WHAT THE EXERCISE ASKS: Look through the entries below for the line with "Més de 260 nens, nenes" and the line with "dit is Aleksej", then give again exactly those two lines and all lines between them, minus the pictures.

Stored items:
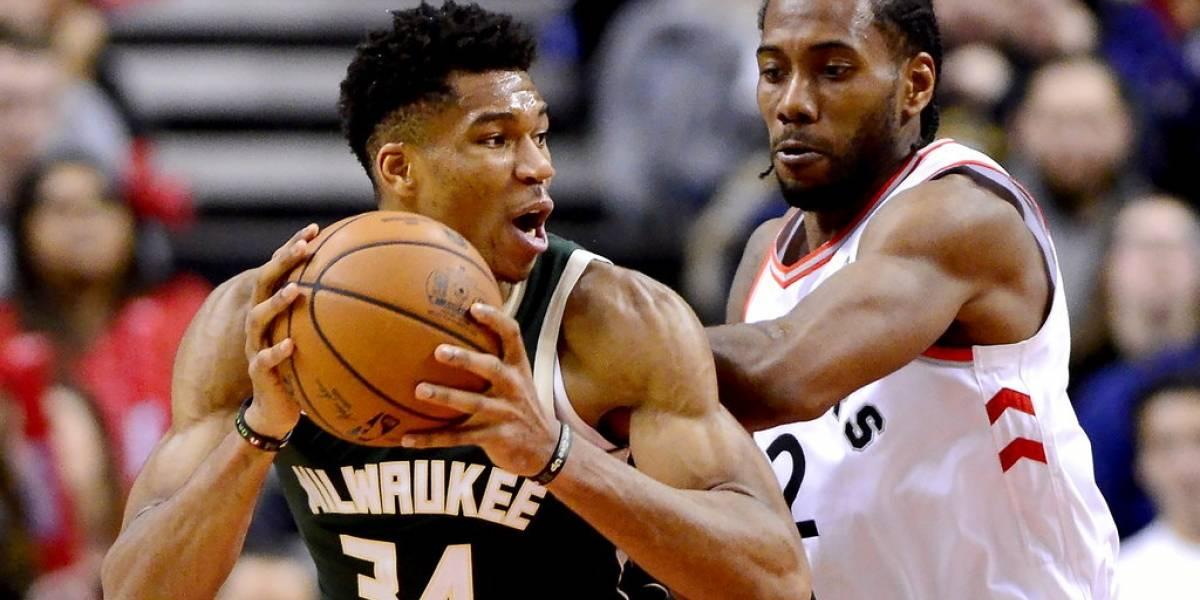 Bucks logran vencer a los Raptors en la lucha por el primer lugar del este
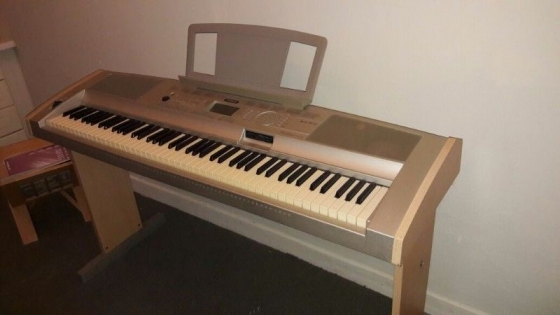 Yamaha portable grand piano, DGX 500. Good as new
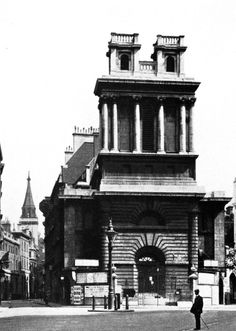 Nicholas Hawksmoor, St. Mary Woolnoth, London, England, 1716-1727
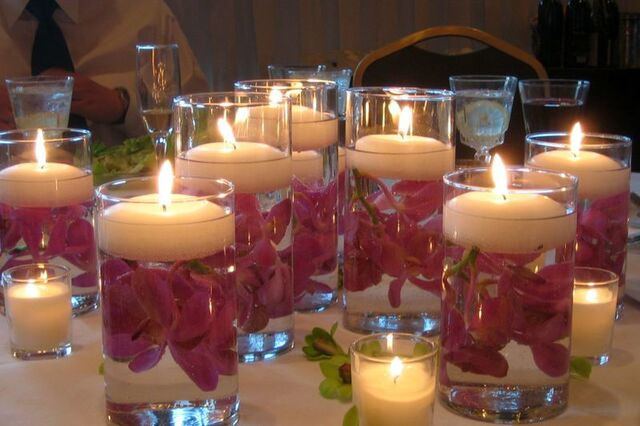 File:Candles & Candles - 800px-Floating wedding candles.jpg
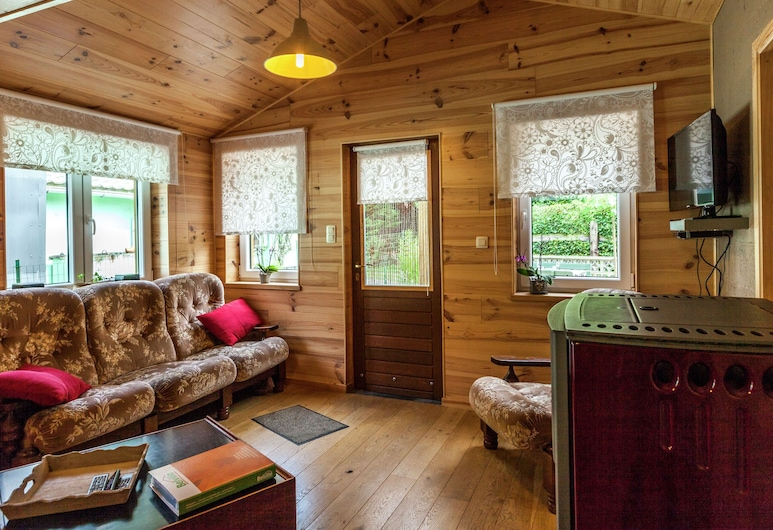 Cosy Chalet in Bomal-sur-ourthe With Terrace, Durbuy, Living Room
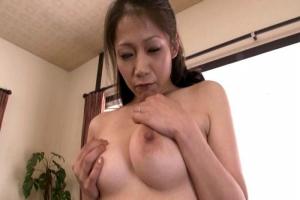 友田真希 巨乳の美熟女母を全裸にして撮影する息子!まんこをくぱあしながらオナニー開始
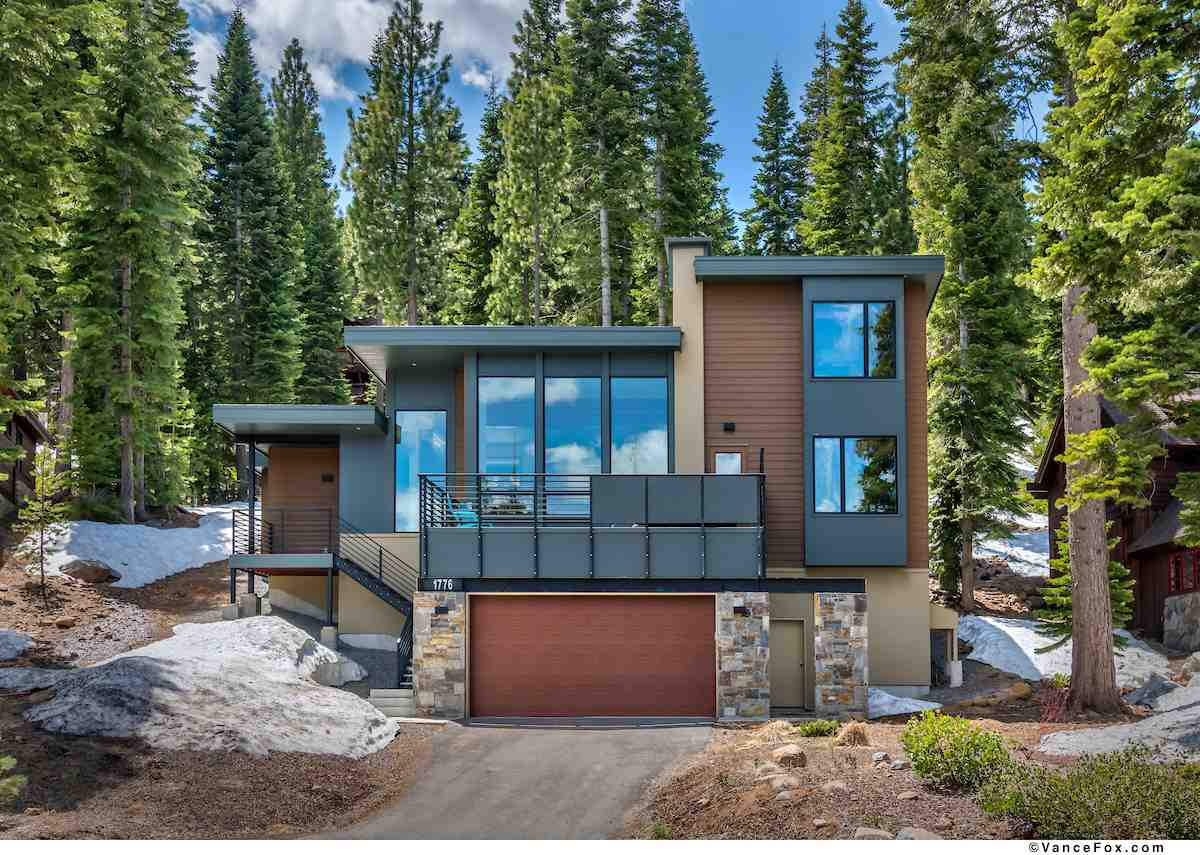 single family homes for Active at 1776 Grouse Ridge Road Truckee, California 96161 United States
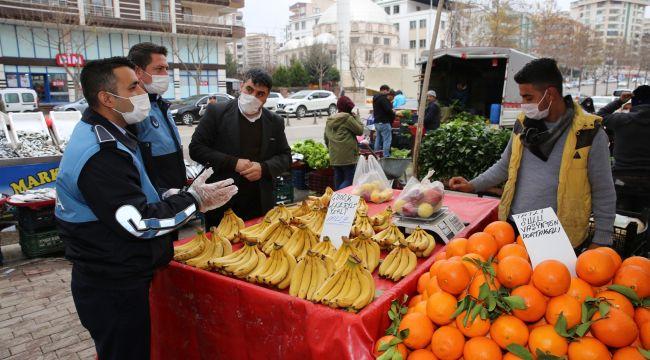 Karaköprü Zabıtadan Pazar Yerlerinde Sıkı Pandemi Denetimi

* * *

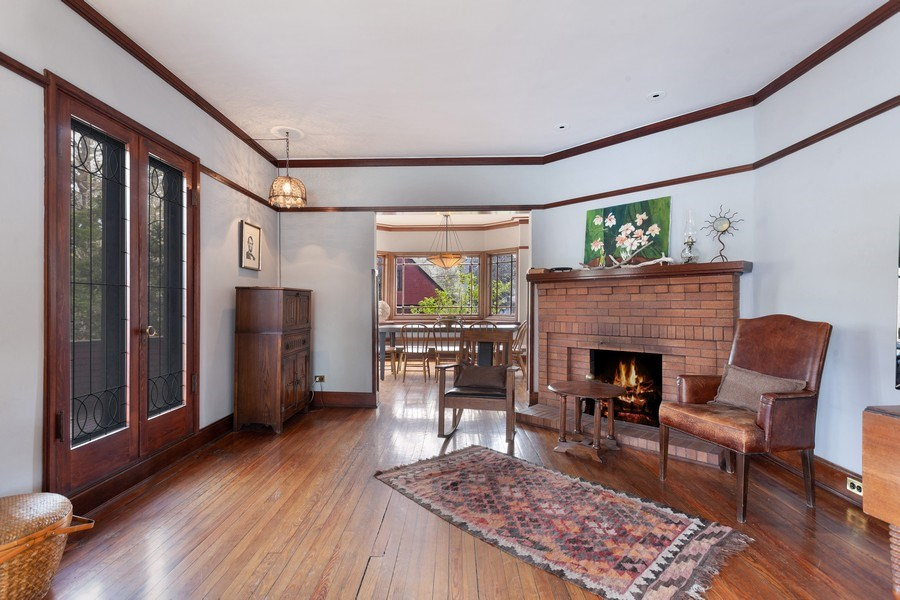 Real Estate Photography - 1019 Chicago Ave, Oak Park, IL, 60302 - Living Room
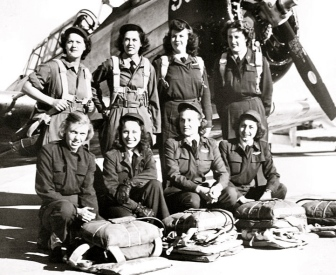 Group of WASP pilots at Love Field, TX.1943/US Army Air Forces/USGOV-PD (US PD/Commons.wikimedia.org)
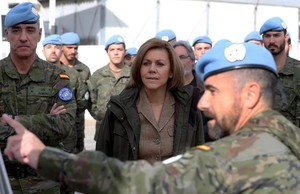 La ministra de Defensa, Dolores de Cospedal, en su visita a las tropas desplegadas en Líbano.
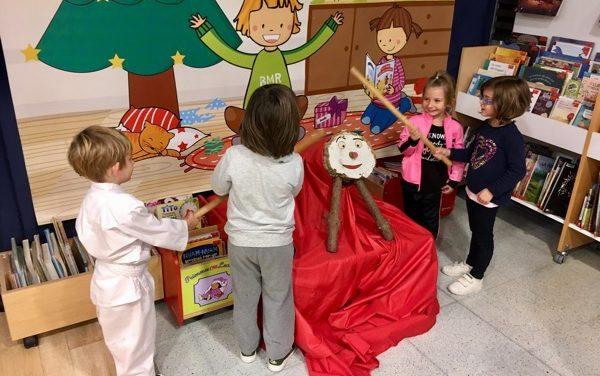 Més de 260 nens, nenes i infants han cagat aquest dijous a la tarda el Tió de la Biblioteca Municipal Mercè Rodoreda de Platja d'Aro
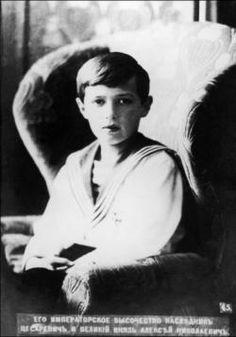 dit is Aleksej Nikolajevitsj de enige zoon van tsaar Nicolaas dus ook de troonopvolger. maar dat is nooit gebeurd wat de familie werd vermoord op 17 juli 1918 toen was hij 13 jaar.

RESPONSE TO THIS EXERCISE:
 Més de 260 nens, nenes i infants han cagat aquest dijous a la tarda el Tió de la Biblioteca Municipal Mercè Rodoreda de Platja d'Aro
 dit is Aleksej Nikolajevitsj de enige zoon van tsaar Nicolaas dus ook de troonopvolger. maar dat is nooit gebeurd wat de familie werd vermoord op 17 juli 1918 toen was hij 13 jaar.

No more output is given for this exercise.